UM DIA A PULGA - ou antes, o pulgo - o gafanhoto e o grilo resolveram verificar qual deles dava o pulo mais alto; convidaram todo mundo e mais alguém que quisesse assistir ao espetáculo podia ir. Eram na verdade três saltadores famosos os que estavam ali reunidos!
- Darei a minha filha ao que der o salto mais alto -disse o rei- porque não teria graça nenhuma que esta gente desse pulos assim, por nada.
Foi o pulgo quem saltou primeiro. Tinha muito boas maneiras; cumprimentou a toda a assistência, com muita elegância, porque tinha nas veias sangue nobre, que lhe vinha do lado materno e estava habituado à sociedade das criaturas humanas - o que traz muita diferença!
Veio depois o gafanhoto. Era, está visto, um tanto pesado, mas ainda assim fazia muito boa figura, realçada por um uniforme verde, muito distinto. Além disso, aquele cavalheiro sustentava que pertencia a uma família do Egito, muito antiga, e que lá naquela terra era ele tido em muito alta conta. E tanto isso era verdade que tinham ido buscá-lo ao prado, e deram-lhe por moradia uma casa de campo, de três andares, feita de cartas de baralho, com os lados das figuras virados para dentro. E as portas e janelas eram recortadas mesmo no corpo do rei de copas.
- Eu canto tão bem - dizia ele- que dezesseis grilos nativos, que tinham trilado desde a mais tenra infância , sem obter um chalé, emagreceram tanto que ficaram ainda mais finos do que já eram, depois de me ouvirem.
Pulgo e gafanhoto proclamaram, pois, no devido tempo, quem eram, e ambos declararam que se julgavam com direito à mão da princesa.
O grilo nada disse, mas achava , é claro, que não lhes ficava atrás; e o cão de guarda , mal o farejou , declarou logo que o grilo era de boa família, tirado do osso do peito de um ganso real.
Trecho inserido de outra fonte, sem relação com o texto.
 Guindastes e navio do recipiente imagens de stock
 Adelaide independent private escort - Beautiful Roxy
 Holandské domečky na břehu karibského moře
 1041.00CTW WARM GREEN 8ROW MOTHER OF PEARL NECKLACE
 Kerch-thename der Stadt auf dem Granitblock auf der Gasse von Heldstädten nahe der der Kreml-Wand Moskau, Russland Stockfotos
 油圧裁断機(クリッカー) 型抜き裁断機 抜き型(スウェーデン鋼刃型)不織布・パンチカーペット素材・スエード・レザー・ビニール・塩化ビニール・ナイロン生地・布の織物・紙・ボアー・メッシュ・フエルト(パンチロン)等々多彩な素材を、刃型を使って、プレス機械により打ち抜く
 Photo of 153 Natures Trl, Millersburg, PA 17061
O velho senador, que obtivera três mandados para ficar calado, sustentava que o grilo era dotado do poder de profecia, e que por meio do seu osso a gente podia saber se o inverno iria ser suave ou rigoroso, coisa que ninguém podia deduzir dos ossos daquele que escreve o almanaque!
- Oh! Eu por mim não digo nada- disse o velho rei -mas sigo meu antigo costume, e tenho cá minhas ideias, como as outras pessoas.
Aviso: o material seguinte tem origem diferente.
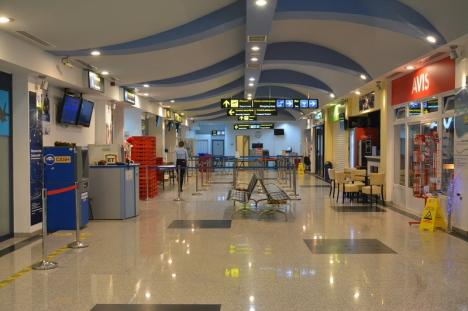 Bolojan se repetă: Consiliul Judeţean să coopereze cu Primăria pentru dezvoltarea Aeroportului! TAROM a dublat prețurile pe ruta București - Oradea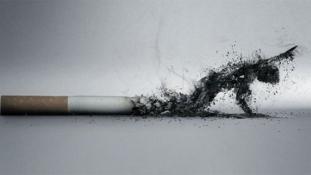 Százezer dohányos kaphat százmilliárdokat két nagy dohánycégtől
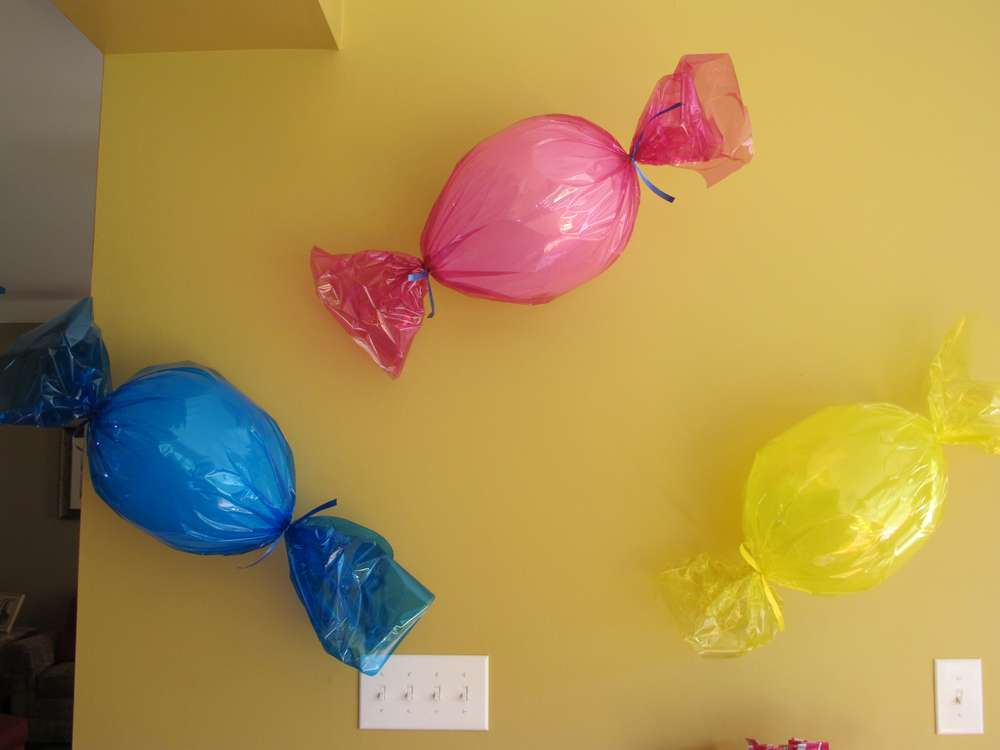 Creative balloon decoration sugar bee crafts for Balloon birthday decoration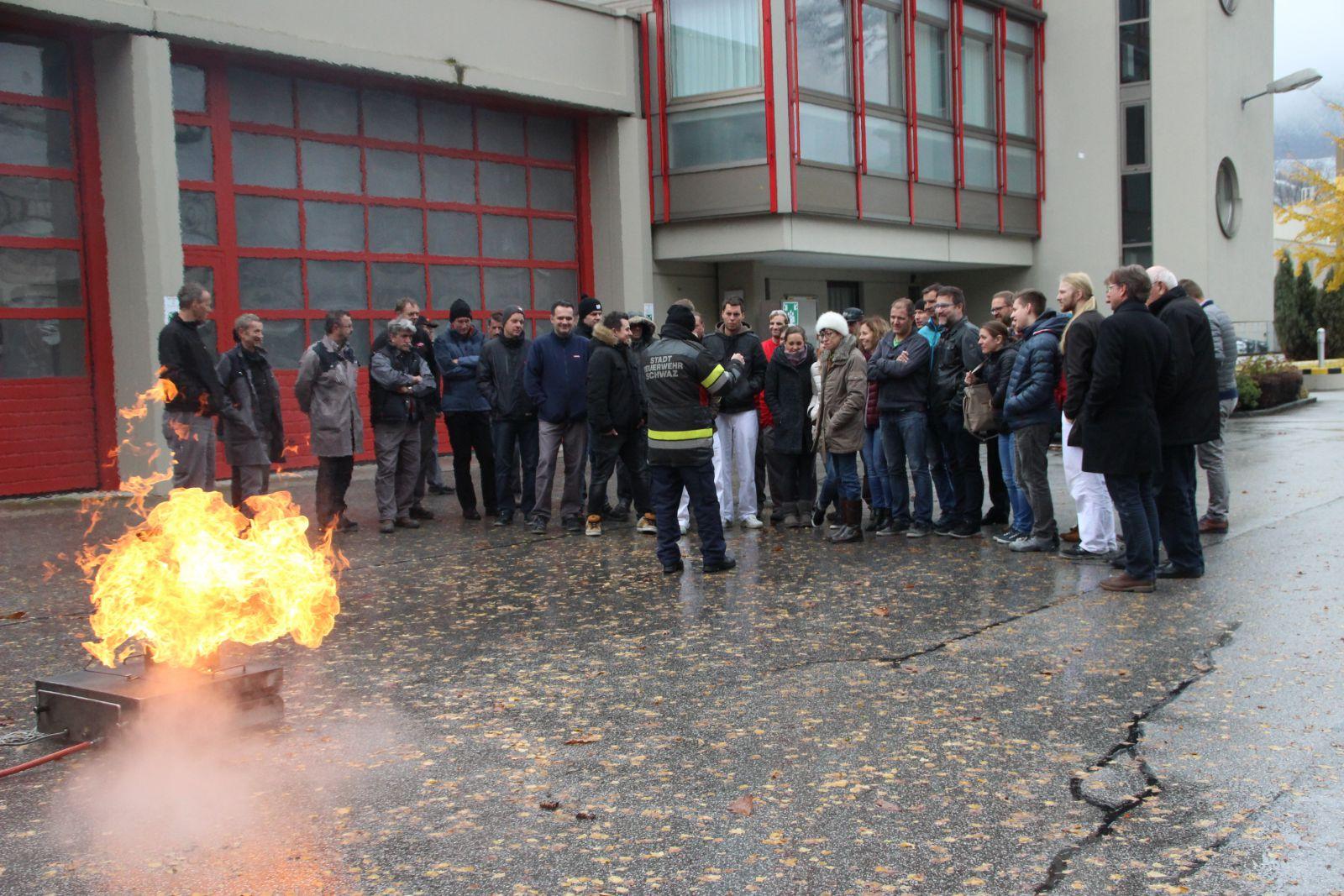10112016 Brandschutzschulungen Für Adler Lacke Freiwillige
E chegou a hora da prova. O pulgo saltou tão alto, que ninguém pode ver até onde chegou, e por isso teimavam que ele não tinha dado pulo algum, coisa digna de desprezo naquelas regiões.
O gafanhoto não chegou nem à metade daquela altura, mas pulou direito ao rosto do rei - procedimento que sua majestade considerou altamente incorreto.
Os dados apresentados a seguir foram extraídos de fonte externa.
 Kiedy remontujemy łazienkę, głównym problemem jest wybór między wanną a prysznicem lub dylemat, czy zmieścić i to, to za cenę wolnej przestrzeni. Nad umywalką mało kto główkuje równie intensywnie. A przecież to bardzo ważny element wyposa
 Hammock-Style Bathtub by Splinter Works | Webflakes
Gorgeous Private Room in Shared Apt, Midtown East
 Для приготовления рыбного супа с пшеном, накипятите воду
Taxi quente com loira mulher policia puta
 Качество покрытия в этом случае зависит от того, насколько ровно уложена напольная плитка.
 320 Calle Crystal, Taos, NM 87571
O grilo ficou quieto ainda um bom pedaço, ao que parecia, perdido em cismas; e já todos se inclinavam a crer que ele não podia dar salto algum.
- Tomara que ele não tenha adoecido! - disse o cão de guarda, farejando-o de novo.
Mas- Vrrrrrr!... e lá saltou o grilo, meio de lado para o regaço da princesa, que estava timidamente sentada em um tamborete de ouro.
Então o rei declarou:
- O salto mais alto foi o que alvejou minha filha, porque significa um delicado cumprimento . Para ocorrer uma ideia assim é preciso que a pessoa tenha cabeça! E o grilo provou que tem cabeça!
Foi, pois , o grilo quem obteve a mão da princesa.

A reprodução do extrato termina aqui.